● **Input data**

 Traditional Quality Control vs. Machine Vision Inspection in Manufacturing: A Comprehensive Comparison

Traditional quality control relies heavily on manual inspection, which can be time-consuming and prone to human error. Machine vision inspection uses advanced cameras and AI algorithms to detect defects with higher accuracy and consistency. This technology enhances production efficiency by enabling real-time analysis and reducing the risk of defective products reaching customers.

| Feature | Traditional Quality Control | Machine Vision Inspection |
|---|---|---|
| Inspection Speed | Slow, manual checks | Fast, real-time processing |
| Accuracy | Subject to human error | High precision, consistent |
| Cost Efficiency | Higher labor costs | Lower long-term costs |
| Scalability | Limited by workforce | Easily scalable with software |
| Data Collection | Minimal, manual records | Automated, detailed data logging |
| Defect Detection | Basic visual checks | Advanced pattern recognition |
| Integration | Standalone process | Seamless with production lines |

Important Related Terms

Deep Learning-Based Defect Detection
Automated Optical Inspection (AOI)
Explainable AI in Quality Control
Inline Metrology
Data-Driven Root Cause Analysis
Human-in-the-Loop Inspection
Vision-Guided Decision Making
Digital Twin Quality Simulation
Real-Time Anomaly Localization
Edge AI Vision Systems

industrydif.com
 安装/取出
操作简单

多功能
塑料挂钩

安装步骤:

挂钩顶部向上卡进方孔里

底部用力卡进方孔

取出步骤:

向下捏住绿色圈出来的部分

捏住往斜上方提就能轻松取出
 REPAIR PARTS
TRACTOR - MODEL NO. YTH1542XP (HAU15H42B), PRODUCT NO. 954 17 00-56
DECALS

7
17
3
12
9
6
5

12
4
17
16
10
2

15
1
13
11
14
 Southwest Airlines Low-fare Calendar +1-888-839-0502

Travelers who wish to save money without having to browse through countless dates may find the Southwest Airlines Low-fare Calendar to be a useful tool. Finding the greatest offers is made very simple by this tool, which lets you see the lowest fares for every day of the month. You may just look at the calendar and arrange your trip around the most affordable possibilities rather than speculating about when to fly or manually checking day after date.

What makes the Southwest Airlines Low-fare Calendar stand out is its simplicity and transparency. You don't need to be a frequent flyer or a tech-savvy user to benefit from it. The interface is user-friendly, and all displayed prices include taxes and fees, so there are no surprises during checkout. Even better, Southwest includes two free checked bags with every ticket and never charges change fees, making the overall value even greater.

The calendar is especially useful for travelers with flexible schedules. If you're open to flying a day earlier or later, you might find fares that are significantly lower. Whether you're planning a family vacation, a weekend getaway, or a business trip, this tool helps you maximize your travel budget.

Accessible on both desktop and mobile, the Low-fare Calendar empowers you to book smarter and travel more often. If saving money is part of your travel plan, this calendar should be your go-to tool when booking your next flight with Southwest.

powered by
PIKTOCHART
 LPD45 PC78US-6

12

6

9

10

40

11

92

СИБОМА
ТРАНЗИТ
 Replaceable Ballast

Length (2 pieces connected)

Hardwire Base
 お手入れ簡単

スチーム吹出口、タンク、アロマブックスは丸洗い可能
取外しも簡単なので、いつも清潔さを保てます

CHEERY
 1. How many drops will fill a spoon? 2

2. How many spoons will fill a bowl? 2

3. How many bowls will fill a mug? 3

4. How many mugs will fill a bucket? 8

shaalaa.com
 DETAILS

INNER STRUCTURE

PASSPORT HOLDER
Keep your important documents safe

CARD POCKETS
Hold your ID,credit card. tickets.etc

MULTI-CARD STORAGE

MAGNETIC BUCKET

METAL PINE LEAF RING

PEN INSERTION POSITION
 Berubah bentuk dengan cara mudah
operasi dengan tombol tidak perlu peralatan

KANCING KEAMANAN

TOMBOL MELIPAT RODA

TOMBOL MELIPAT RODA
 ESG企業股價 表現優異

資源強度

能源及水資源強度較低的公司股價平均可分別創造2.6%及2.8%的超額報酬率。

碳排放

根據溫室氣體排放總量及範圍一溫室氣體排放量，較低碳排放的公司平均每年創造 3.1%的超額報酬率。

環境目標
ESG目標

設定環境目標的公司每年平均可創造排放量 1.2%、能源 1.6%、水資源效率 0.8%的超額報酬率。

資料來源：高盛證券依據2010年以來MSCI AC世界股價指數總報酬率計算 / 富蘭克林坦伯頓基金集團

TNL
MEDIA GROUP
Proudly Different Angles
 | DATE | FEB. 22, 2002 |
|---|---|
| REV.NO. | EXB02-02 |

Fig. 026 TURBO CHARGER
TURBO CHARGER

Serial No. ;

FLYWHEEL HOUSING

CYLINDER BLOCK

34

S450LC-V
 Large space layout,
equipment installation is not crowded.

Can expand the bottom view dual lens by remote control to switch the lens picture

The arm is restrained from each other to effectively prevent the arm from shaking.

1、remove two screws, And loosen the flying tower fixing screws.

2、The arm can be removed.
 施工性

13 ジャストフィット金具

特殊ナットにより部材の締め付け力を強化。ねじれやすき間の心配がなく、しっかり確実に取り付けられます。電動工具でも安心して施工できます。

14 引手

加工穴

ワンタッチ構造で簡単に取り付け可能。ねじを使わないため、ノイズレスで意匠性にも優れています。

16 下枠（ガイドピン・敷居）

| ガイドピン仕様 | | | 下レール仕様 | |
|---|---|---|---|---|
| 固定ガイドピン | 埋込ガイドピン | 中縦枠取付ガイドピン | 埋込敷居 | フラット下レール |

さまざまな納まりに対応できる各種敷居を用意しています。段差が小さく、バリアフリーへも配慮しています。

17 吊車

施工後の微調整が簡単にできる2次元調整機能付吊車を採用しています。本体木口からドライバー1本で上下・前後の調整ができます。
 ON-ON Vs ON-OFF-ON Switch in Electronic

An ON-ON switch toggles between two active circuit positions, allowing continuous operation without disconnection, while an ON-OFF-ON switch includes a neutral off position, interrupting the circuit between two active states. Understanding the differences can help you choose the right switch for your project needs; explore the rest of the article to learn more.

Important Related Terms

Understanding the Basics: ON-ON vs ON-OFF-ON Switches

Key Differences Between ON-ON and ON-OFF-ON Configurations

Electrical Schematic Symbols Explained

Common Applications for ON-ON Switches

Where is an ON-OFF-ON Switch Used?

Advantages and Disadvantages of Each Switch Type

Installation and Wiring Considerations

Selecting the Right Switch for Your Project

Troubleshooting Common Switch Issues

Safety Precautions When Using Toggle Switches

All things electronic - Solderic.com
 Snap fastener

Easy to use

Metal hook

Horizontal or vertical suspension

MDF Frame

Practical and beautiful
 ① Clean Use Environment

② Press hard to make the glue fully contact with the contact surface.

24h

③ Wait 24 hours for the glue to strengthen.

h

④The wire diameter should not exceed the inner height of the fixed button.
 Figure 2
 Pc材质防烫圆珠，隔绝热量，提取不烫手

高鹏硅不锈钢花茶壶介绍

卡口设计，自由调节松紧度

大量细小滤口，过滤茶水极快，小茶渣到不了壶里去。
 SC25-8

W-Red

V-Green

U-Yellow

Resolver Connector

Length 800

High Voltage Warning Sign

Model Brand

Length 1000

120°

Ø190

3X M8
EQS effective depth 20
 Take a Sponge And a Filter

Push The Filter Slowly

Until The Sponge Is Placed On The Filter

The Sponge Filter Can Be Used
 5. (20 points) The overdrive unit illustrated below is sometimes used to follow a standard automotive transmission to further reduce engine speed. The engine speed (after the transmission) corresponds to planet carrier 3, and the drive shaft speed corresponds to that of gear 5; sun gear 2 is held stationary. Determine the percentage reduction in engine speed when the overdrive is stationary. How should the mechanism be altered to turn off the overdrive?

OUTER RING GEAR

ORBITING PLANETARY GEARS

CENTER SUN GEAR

● **Requirement**
Each entry shown above should be transcribed exactly as written.

● **Solved problem**
 Traditional Quality Control vs. Machine Vision Inspection in Manufacturing: A Comprehensive Comparison

Traditional quality control relies heavily on manual inspection, which can be time-consuming and prone to human error. Machine vision inspection uses advanced cameras and AI algorithms to detect defects with higher accuracy and consistency. This technology enhances production efficiency by enabling real-time analysis and reducing the risk of defective products reaching customers.

| Feature | Traditional Quality Control | Machine Vision Inspection |
|---|---|---|
| Inspection Speed | Slow, manual checks | Fast, real-time processing |
| Accuracy | Subject to human error | High precision, consistent |
| Cost Efficiency | Higher labor costs | Lower long-term costs |
| Scalability | Limited by workforce | Easily scalable with software |
| Data Collection | Minimal, manual records | Automated, detailed data logging |
| Defect Detection | Basic visual checks | Advanced pattern recognition |
| Integration | Standalone process | Seamless with production lines |

Important Related Terms

Deep Learning-Based Defect Detection
Automated Optical Inspection (AOI)
Explainable AI in Quality Control
Inline Metrology
Data-Driven Root Cause Analysis
Human-in-the-Loop Inspection
Vision-Guided Decision Making
Digital Twin Quality Simulation
Real-Time Anomaly Localization
Edge AI Vision Systems

industrydif.com
 安装/取出
操作简单

多功能
塑料挂钩

安装步骤:

挂钩顶部向上卡进方孔里

底部用力卡进方孔

取出步骤:

向下捏住绿色圈出来的部分

捏住往斜上方提就能轻松取出
 REPAIR PARTS
TRACTOR - MODEL NO. YTH1542XP (HAU15H42B), PRODUCT NO. 954 17 00-56
DECALS

7
17
3
12
9
6
5

12
4
17
16
10
2

15
1
13
11
14
 Southwest Airlines Low-fare Calendar +1-888-839-0502

Travelers who wish to save money without having to browse through countless dates may find the Southwest Airlines Low-fare Calendar to be a useful tool. Finding the greatest offers is made very simple by this tool, which lets you see the lowest fares for every day of the month. You may just look at the calendar and arrange your trip around the most affordable possibilities rather than speculating about when to fly or manually checking day after date.

What makes the Southwest Airlines Low-fare Calendar stand out is its simplicity and transparency. You don't need to be a frequent flyer or a tech-savvy user to benefit from it. The interface is user-friendly, and all displayed prices include taxes and fees, so there are no surprises during checkout. Even better, Southwest includes two free checked bags with every ticket and never charges change fees, making the overall value even greater.

The calendar is especially useful for travelers with flexible schedules. If you're open to flying a day earlier or later, you might find fares that are significantly lower. Whether you're planning a family vacation, a weekend getaway, or a business trip, this tool helps you maximize your travel budget.

Accessible on both desktop and mobile, the Low-fare Calendar empowers you to book smarter and travel more often. If saving money is part of your travel plan, this calendar should be your go-to tool when booking your next flight with Southwest.

powered by
PIKTOCHART
 LPD45 PC78US-6

12

6

9

10

40

11

92

СИБОМА
ТРАНЗИТ
 Replaceable Ballast

Length (2 pieces connected)

Hardwire Base
 お手入れ簡単

スチーム吹出口、タンク、アロマブックスは丸洗い可能
取外しも簡単なので、いつも清潔さを保てます

CHEERY
 1. How many drops will fill a spoon? 2

2. How many spoons will fill a bowl? 2

3. How many bowls will fill a mug? 3

4. How many mugs will fill a bucket? 8

shaalaa.com
 DETAILS

INNER STRUCTURE

PASSPORT HOLDER
Keep your important documents safe

CARD POCKETS
Hold your ID,credit card. tickets.etc

MULTI-CARD STORAGE

MAGNETIC BUCKET

METAL PINE LEAF RING

PEN INSERTION POSITION
 Berubah bentuk dengan cara mudah
operasi dengan tombol tidak perlu peralatan

KANCING KEAMANAN

TOMBOL MELIPAT RODA

TOMBOL MELIPAT RODA
 ESG企業股價 表現優異

資源強度

能源及水資源強度較低的公司股價平均可分別創造2.6%及2.8%的超額報酬率。

碳排放

根據溫室氣體排放總量及範圍一溫室氣體排放量，較低碳排放的公司平均每年創造 3.1%的超額報酬率。

環境目標
ESG目標

設定環境目標的公司每年平均可創造排放量 1.2%、能源 1.6%、水資源效率 0.8%的超額報酬率。

資料來源：高盛證券依據2010年以來MSCI AC世界股價指數總報酬率計算 / 富蘭克林坦伯頓基金集團

TNL
MEDIA GROUP
Proudly Different Angles
 | DATE | FEB. 22, 2002 |
|---|---|
| REV.NO. | EXB02-02 |

Fig. 026 TURBO CHARGER
TURBO CHARGER

Serial No. ;

FLYWHEEL HOUSING

CYLINDER BLOCK

34

S450LC-V
 Large space layout,
equipment installation is not crowded.

Can expand the bottom view dual lens by remote control to switch the lens picture

The arm is restrained from each other to effectively prevent the arm from shaking.

1、remove two screws, And loosen the flying tower fixing screws.

2、The arm can be removed.
 施工性

13 ジャストフィット金具

特殊ナットにより部材の締め付け力を強化。ねじれやすき間の心配がなく、しっかり確実に取り付けられます。電動工具でも安心して施工できます。

14 引手

加工穴

ワンタッチ構造で簡単に取り付け可能。ねじを使わないため、ノイズレスで意匠性にも優れています。

16 下枠（ガイドピン・敷居）

| ガイドピン仕様 | | | 下レール仕様 | |
|---|---|---|---|---|
| 固定ガイドピン | 埋込ガイドピン | 中縦枠取付ガイドピン | 埋込敷居 | フラット下レール |

さまざまな納まりに対応できる各種敷居を用意しています。段差が小さく、バリアフリーへも配慮しています。

17 吊車

施工後の微調整が簡単にできる2次元調整機能付吊車を採用しています。本体木口からドライバー1本で上下・前後の調整ができます。
 ON-ON Vs ON-OFF-ON Switch in Electronic

An ON-ON switch toggles between two active circuit positions, allowing continuous operation without disconnection, while an ON-OFF-ON switch includes a neutral off position, interrupting the circuit between two active states. Understanding the differences can help you choose the right switch for your project needs; explore the rest of the article to learn more.

Important Related Terms

Understanding the Basics: ON-ON vs ON-OFF-ON Switches

Key Differences Between ON-ON and ON-OFF-ON Configurations

Electrical Schematic Symbols Explained

Common Applications for ON-ON Switches

Where is an ON-OFF-ON Switch Used?

Advantages and Disadvantages of Each Switch Type

Installation and Wiring Considerations

Selecting the Right Switch for Your Project

Troubleshooting Common Switch Issues

Safety Precautions When Using Toggle Switches

All things electronic - Solderic.com
 Snap fastener

Easy to use

Metal hook

Horizontal or vertical suspension

MDF Frame

Practical and beautiful
 ① Clean Use Environment

② Press hard to make the glue fully contact with the contact surface.

24h

③ Wait 24 hours for the glue to strengthen.

h

④The wire diameter should not exceed the inner height of the fixed button.
 Figure 2
 Pc材质防烫圆珠，隔绝热量，提取不烫手

高鹏硅不锈钢花茶壶介绍

卡口设计，自由调节松紧度

大量细小滤口，过滤茶水极快，小茶渣到不了壶里去。
 SC25-8

W-Red

V-Green

U-Yellow

Resolver Connector

Length 800

High Voltage Warning Sign

Model Brand

Length 1000

120°

Ø190

3X M8
EQS effective depth 20
 Take a Sponge And a Filter

Push The Filter Slowly

Until The Sponge Is Placed On The Filter

The Sponge Filter Can Be Used
 5. (20 points) The overdrive unit illustrated below is sometimes used to follow a standard automotive transmission to further reduce engine speed. The engine speed (after the transmission) corresponds to planet carrier 3, and the drive shaft speed corresponds to that of gear 5; sun gear 2 is held stationary. Determine the percentage reduction in engine speed when the overdrive is stationary. How should the mechanism be altered to turn off the overdrive?

OUTER RING GEAR

ORBITING PLANETARY GEARS

CENTER SUN GEAR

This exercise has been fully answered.